- _What you will do_:
Search the entries for the word "with". Copy each line in which it is found.

------ Records provided ------

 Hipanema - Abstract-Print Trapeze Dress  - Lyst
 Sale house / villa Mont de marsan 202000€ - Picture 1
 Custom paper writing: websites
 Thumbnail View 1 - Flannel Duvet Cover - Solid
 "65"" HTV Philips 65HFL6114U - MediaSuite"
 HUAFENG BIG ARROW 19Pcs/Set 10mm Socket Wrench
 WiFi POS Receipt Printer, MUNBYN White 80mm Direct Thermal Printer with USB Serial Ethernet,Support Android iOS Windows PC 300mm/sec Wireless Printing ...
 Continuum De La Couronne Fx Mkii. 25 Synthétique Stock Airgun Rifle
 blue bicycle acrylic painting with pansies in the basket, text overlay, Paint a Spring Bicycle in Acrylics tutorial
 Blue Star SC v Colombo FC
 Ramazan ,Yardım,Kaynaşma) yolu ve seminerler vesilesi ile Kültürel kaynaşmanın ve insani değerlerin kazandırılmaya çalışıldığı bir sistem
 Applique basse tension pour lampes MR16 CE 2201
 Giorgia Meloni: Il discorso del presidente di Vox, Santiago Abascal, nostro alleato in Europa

------

- _Response area_:
 WiFi POS Receipt Printer, MUNBYN White 80mm Direct Thermal Printer with USB Serial Ethernet,Support Android iOS Windows PC 300mm/sec Wireless Printing ...
 blue bicycle acrylic painting with pansies in the basket, text overlay, Paint a Spring Bicycle in Acrylics tutorial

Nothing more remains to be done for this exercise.